There are two key results from this search metric analysis. First, conditional on the number of profiles, increasing the number of attributes has no systematic effect on the search metric. In other words, subjects’ search strategy is not systematically affected by the number of attributes presented (at least within the confines of the number of attributes we evaluated). This makes sense from the perspective of bounded rationality: since adding attributes (which may or may not be important to the subject) does not fundamentally change the choice task, we should not expect subjects to change their general search strategy even as they view a smaller proportion of the total information.
As our second result, however, we find that holding the number of attributes constant, there is a noticeable increase in the fraction of decision tasks in which subjects exhibit a positive search metric as we move from two to three profiles in the conjoint table. When faced with decision tasks that involve only two candidate profiles, the average proportion of tasks with a positive search metric is 32.6% (pooling across the five-, eight-, and eleven-attribute conditions). When the number of candidates increases from two to three, the proportion of decision tasks with a positive search metric increases by approximately ten, 13, and six percentage points, respectively (for the five-, eight-, and eleven-attribute conditions). Each of these estimates is statistically significant with $p<0.01$ . This shows that when faced with comparing three profiles instead of two profiles, more subjects adopt a strategy of searching within-profile to build summary evaluations that are used to compare the three profiles against each other, rather than searching within-attribute. In contrast to the addition of attributes, the addition of another profile to choose from is a more fundamental structural modification of the choice task, and thus it is sensible that this design change more substantially affects the subjects’ search strategy.
But what cognitive process could explain the specific result that a higher proportion of subjects prioritize a within-profile search over a within-attribute search as the number of profiles increases? We conjecture that within-attribute comparisons become computationally more costly relative to within-profile comparisons when the conjoint design moves from two to three profiles (while holding the number of attributes fixed). Specifically, subjects searching within-attribute would need to keep in their heads and continually update three values representing the utility of each of the candidates. We expect that doing so is cognitively costly and hence an increasing number of subjects will prefer to process each candidate individually, which necessitates only updating one utility value at a time.
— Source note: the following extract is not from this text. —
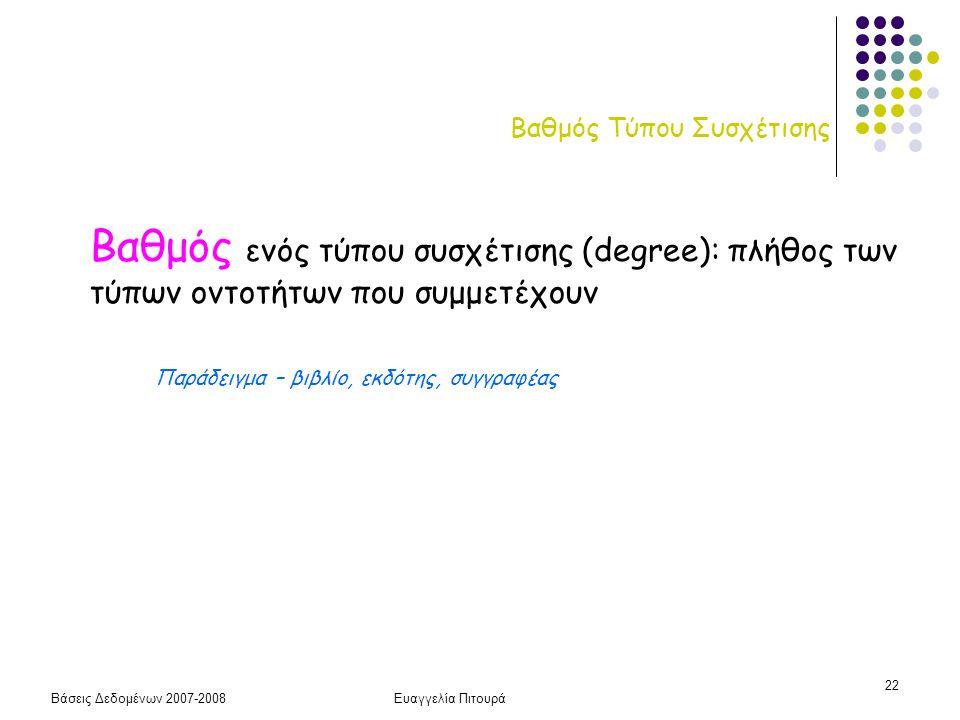 Βάσεις Δεδομένων 2007-2008Ευαγγελία Πιτουρά 22 Βαθμός Τύπου Συσχέτισης Βαθμός ενός τύπου συσχέτισης (degree): πλήθος των τύπων οντοτήτων που συμμετέχο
Note that our study provides little direct evidence regarding whether subjects are using memory-based or online processing in their decision-making (Hastie and Park Reference Hastie and Park1986; Lodge, McGraw, and Stroh Reference Lodge, McGraw and Stroh1989; Kim and Garrett Reference Kim and Garrett2012). Online processing asserts that individuals do not remember detailed past information about an object; instead, their evaluation is represented by a utility value, into which new information is integrated upon exposure in a “running tally.” This contrasts with a memory-based process, by which individuals retrieve information from their long-term memories and render their judgement by weighting the remembered evidence and computing a summary judgement. We do not have a memory measure, which is necessary in order to distinguish between a subject making a single summary judgement versus keeping a running tally of her impression of a candidate. Additionally, whether a subject looks within-profile or within-attribute does not disambiguate between the two theories. A subject may be using an online model and look within-attribute, remembering a utility value for each profile that is updated as she progresses through the issues. Or, she may be using the online model and look within-profile, keeping only a single value for that candidate in mind and updating that value while proceeding through the attributes.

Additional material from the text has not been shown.